The workflow on this project utilizes a combination of diverse datasets. First of all is MapBiomas (collection 7) to make a Land Use and Land Cover analysis on the area of interest. Then, the target variable is sampled using ESA CCI Global Forest Above Ground Biomass. The Harmonized Sentinel-2 MSI (Level-2A) and Sentinel-1 SAR GRD with log scaling were used to get vegetation indices, biophysical parameters and texture measures as features. The features also incorporates NASA SRTM Digital Elevation (30m) and ETH Global Sentinel-2 10m Canopy Height (2020), contributing to a robust and detailed approach.
The primary objective of this work was to:
- Develop and implement predictive models for aboveground biomass using remote sensing data.
- Assess the accuracy of these models and compare it with National Forest Inventory (NFI) data.
- Generate reliable maps of aboveground biomass for the study area.
The methodology included the following key components:
- Sampling Techniques: Methods for selecting representative data samples such as grid and random sampling.
- K-Fold Cross-Validation: Used to assess model performance and avoid overfitting.
- Variable Selection: Identification of relevant features for model training with Mean Decrease in Accuracy (MDA) and Mean Decrease in Impurity (MDI).
- Hyperparameter Optimization: Fine-tuning model parameters with Bayesian and Random Search for improved accuracy
- Model Explanation with SHAP: Interpreting model predictions to understand feature contributions.
- Validation with NFI Data: Comparing model predictions with data from the National Forest Inventory (NFI).
Model performance was evaluated using metrics obtained through K-fold cross-validation, including:
- Root Mean Square Error (RMSE)
- Mean Absolute Error (MAE)
- Adjusted Coefficient of Determination (R²)

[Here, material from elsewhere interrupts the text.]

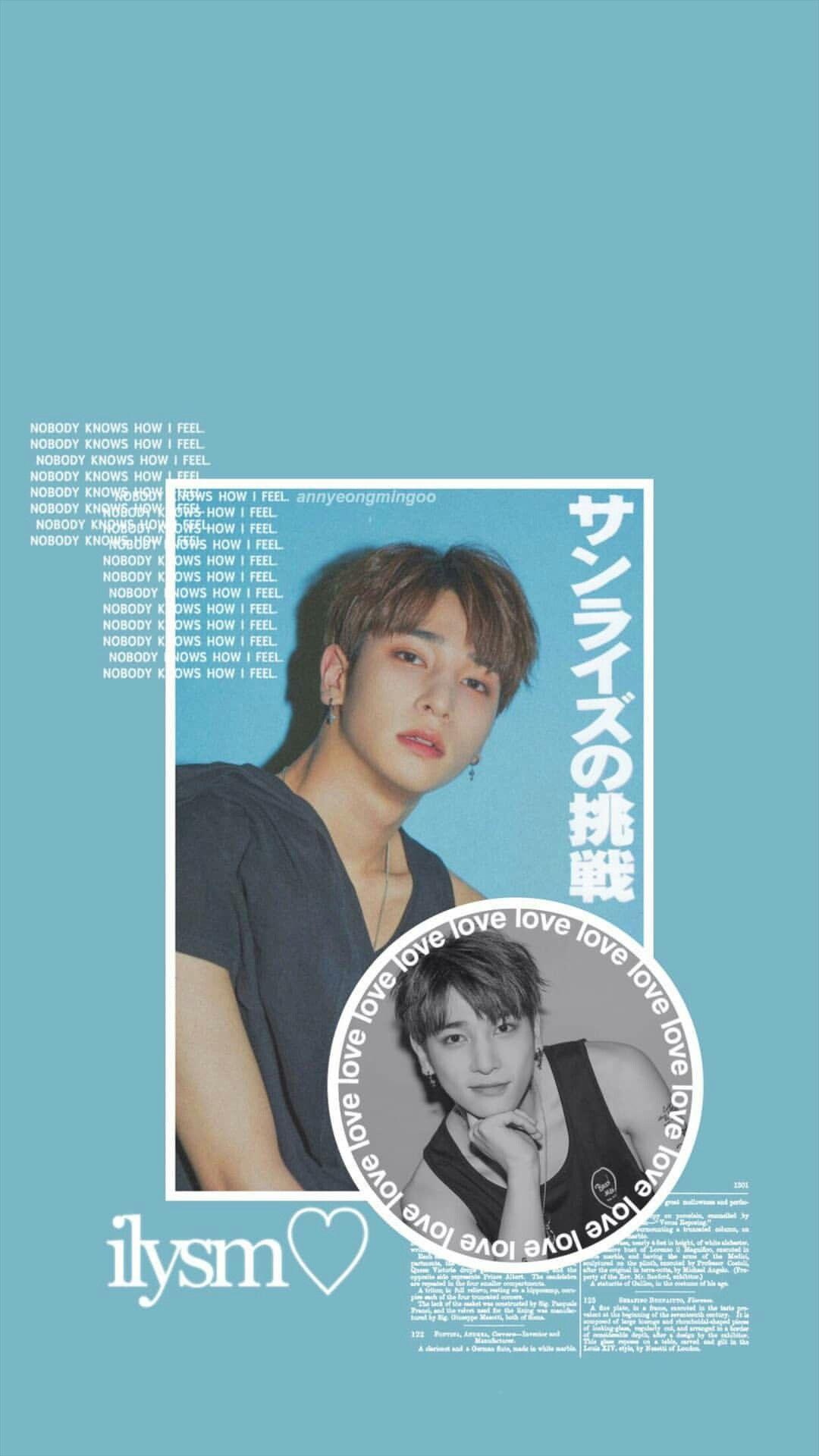 Lee Hangyul #wallpaper. Hangyul. Kpop, Tumblr boys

- Random Forest Model: Adjusted R² = 62.7%
- XGBoost Model: Adjusted R² = 62.0%
- Artificial Neural Network (DNN): Adjusted R² = 60.4%
When comparing the predicted biomass with data obtained from NFI, a difference of -8.66 t/ha was identified, indicating that the Random Forest model's predictions are, on average, lower than the values measured directly in the field.
Additionally, the Mann-Whitney U test found no statistically significant differences in performance metrics among the models.
This work contributes to the field of environmental management by providing a tool that can be used to support decision-making in conservation policies and the sustainable use of forest resources.